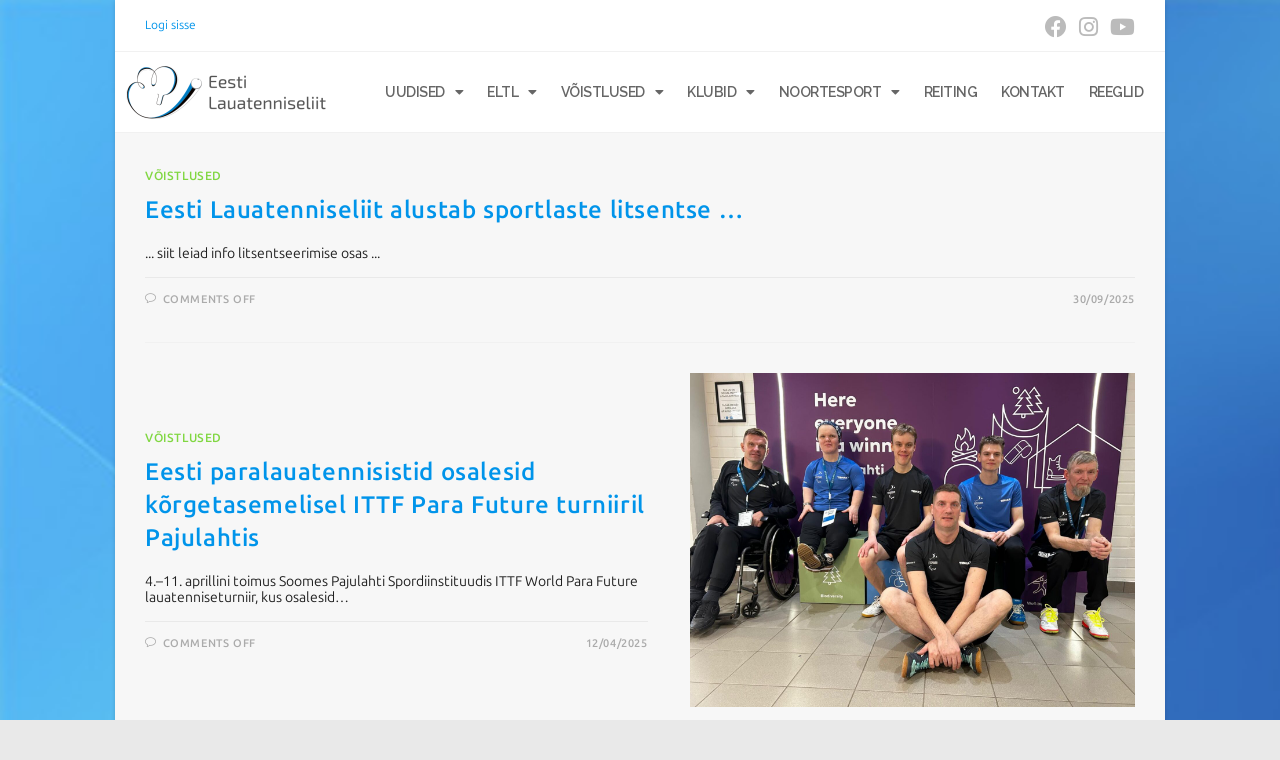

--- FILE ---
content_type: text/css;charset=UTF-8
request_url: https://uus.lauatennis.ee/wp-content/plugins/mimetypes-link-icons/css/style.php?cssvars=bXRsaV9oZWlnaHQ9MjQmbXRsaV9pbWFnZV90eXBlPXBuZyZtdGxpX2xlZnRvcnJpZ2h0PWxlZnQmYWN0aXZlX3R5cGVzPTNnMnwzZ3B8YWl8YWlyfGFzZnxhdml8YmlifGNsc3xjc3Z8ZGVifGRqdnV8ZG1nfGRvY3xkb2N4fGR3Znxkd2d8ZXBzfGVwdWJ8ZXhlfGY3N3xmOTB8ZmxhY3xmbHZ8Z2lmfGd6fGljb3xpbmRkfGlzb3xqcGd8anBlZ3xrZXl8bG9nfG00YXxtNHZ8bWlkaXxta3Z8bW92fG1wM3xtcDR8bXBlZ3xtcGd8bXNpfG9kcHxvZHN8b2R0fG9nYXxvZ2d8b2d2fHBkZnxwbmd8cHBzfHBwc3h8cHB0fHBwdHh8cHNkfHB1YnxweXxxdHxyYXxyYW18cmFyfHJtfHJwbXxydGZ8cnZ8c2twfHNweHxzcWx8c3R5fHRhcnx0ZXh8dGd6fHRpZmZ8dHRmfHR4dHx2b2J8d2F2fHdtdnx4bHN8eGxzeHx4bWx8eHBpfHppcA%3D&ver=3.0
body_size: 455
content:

#####

■ What is needed ■
Each line above has to be returned exactly. Drop the pictures.

■ Answer below ■
--- FILE ---
content_type: text/css;charset=UTF-8
request_url: https://uus.lauatennis.ee/wp-content/plugins/mimetypes-link-icons/css/style.php?cssvars=bXRsaV9oZWlnaHQ9MjQmbXRsaV9pbWFnZV90eXBlPXBuZyZtdGxpX2xlZnRvcnJpZ2h0PWxlZnQmYWN0aXZlX3R5cGVzPTNnMnwzZ3B8YWl8YWlyfGFzZnxhdml8YmlifGNsc3xjc3Z8ZGVifGRqdnV8ZG1nfGRvY3xkb2N4fGR3Znxkd2d8ZXBzfGVwdWJ8ZXhlfGY3N3xmOTB8ZmxhY3xmbHZ8Z2lmfGd6fGljb3xpbmRkfGlzb3xqcGd8anBlZ3xrZXl8bG9nfG00YXxtNHZ8bWlkaXxta3Z8bW92fG1wM3xtcDR8bXBlZ3xtcGd8bXNpfG9kcHxvZHN8b2R0fG9nYXxvZ2d8b2d2fHBkZnxwbmd8cHBzfHBwc3h8cHB0fHBwdHh8cHNkfHB1YnxweXxxdHxyYXxyYW18cmFyfHJtfHJwbXxydGZ8cnZ8c2twfHNweHxzcWx8c3R5fHRhcnx0ZXh8dGd6fHRpZmZ8dHRmfHR4dHx2b2J8d2F2fHdtdnx4bHN8eGxzeHx4bWx8eHBpfHppcA%3D&ver=3.0
body_size: 455
content:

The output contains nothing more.